July 28, 2022

C. difficile may contribute to colorectal cancer: study

A Vanderbilt study found that the bacterium Clostridioides difficile (C. difficile) may be a previously unrecognized contributor to colorectal cancer.

The bacterium Clostridioides difficile (C. difficile), which causes severe diarrhea and an estimated 400,000 infections annually in the United States, may be a previously unrecognized contributor to colorectal cancer.

The findings from human colon cancer specimens, culturing, and mouse models were reported last month by researchers at Johns Hopkins University and Vanderbilt University Medical Center in the journal Cancer Discovery.

“These findings represent an initial glimpse into the tumorigenic potential of C. difficile,” Ken Lau, PhD, associate professor of Cell & Developmental Biology and Surgery at VUMC and the paper’s co-senior author. “Our work sheds light on the earliest epithelial response to this pathogen that may subsequently lead to cancer.”

“Researchers and providers studying C. difficile have been concerned about over-diagnosing patients who carry C. difficile but lack diarrhea or other symptoms,” added Nicholas Marham, MD, PhD, assistant professor of Medicine and of Pathology, Microbiology & Immunology at VUMC, and the paper’s co-first author.

“We need to perform more clinical studies to determine whether or not long-term carriage of C. difficile is a risk for cancer,” Markham said. “Perhaps clinicians might one day detect and treat certain bacteria to limit colon cancer risk.”

The research was led by Cynthia Sears, MD, Bloomberg~ Kimmel Professor of Cancer Immunotherapy at the Johns Hopkins University School of Medicine, Lau, and Franck Housseau, PhD, associate professor of oncology at Johns Hopkins.

Several years ago, researchers in Sears’ lab discovered that more than half of patients with colorectal cancer had bacterial biofilms — dense collections of bacteria on the colon surface — whereas 10% to 15% of healthy patients without tumors displayed biofilms.

When the researchers infected mice with biofilm samples derived from individual people with colorectal cancer, one sample markedly increased colorectal tumors in the mice.

Sears and colleagues performed additional experiments to see if a single bacterial species or a community of bacteria were promoting tumor formation in the mice.

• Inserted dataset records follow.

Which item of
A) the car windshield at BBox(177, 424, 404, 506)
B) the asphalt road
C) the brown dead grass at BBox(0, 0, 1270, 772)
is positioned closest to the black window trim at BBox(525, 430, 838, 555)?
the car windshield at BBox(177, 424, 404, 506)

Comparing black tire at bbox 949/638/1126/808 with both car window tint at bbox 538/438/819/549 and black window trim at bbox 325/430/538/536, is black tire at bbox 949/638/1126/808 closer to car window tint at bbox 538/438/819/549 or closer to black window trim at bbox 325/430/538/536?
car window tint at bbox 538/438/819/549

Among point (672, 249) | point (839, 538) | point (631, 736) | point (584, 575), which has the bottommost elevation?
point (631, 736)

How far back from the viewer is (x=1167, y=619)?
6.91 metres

They noted that toxigenic C. difficile, the type of C. difficile that causes diarrhea, was absent in the samples that did not cause tumors, but present in the samples that caused tumors in mice.

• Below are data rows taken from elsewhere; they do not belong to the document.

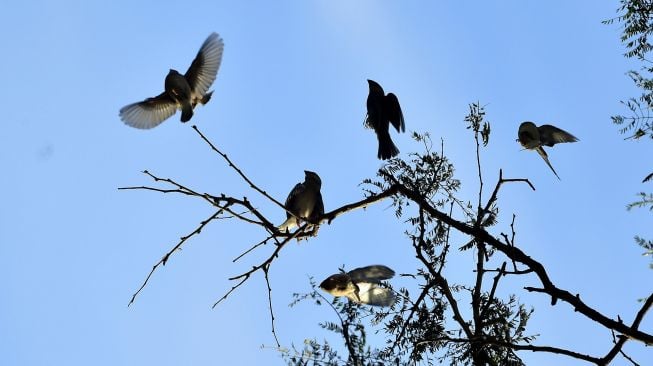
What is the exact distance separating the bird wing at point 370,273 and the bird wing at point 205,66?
3231 mm

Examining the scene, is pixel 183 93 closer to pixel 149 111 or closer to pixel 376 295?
pixel 149 111

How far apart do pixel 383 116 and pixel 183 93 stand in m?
1.86

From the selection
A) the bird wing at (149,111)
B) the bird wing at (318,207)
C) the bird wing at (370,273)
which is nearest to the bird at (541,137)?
the bird wing at (318,207)

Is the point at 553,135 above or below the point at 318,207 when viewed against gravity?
above

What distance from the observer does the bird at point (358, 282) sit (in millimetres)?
3453

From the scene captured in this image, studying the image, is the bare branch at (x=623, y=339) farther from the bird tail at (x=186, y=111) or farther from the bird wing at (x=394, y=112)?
→ the bird tail at (x=186, y=111)

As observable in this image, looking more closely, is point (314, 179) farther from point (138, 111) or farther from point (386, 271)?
point (138, 111)

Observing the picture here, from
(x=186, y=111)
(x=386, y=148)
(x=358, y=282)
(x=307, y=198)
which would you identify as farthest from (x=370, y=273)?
(x=186, y=111)

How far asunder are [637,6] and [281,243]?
430 centimetres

When the researchers added this bacterium to the samples that originally did not cause tumors, it induced colon tumors in the mice. Further testing showed that C. difficile alone was sufficient to prompt tumor formation in the animal models.

Single-cell RNA-sequencing experiments led by Markham and Lau showed that C. difficile brought about a range of changes within colon cells that made the cells vulnerable to more rapid growth and carcinogenic mutations.

Cells exposed to this bacterium turned on genes that drive cancer and turned off genes that protect against cancer. These cells produced reactive oxygen species, unstable molecules that can damage DNA, and they also prompted immune activity associated with harmful inflammation.

A toxin produced by this bacterium — known as TcdB — appears to cause most of this activity. Mice infected with genetically engineered C. difficile strains in which the toxin gene had been inactivated produced far fewer tumors than those with TcdB-active ones.

To date, there is limited epidemiological data linking C. difficile with colorectal cancer in humans, but if further research shows that a connection exists, it could lead to screening for latent C. difficile infection and or previous infection as a risk factor for cancer, the researchers concluded.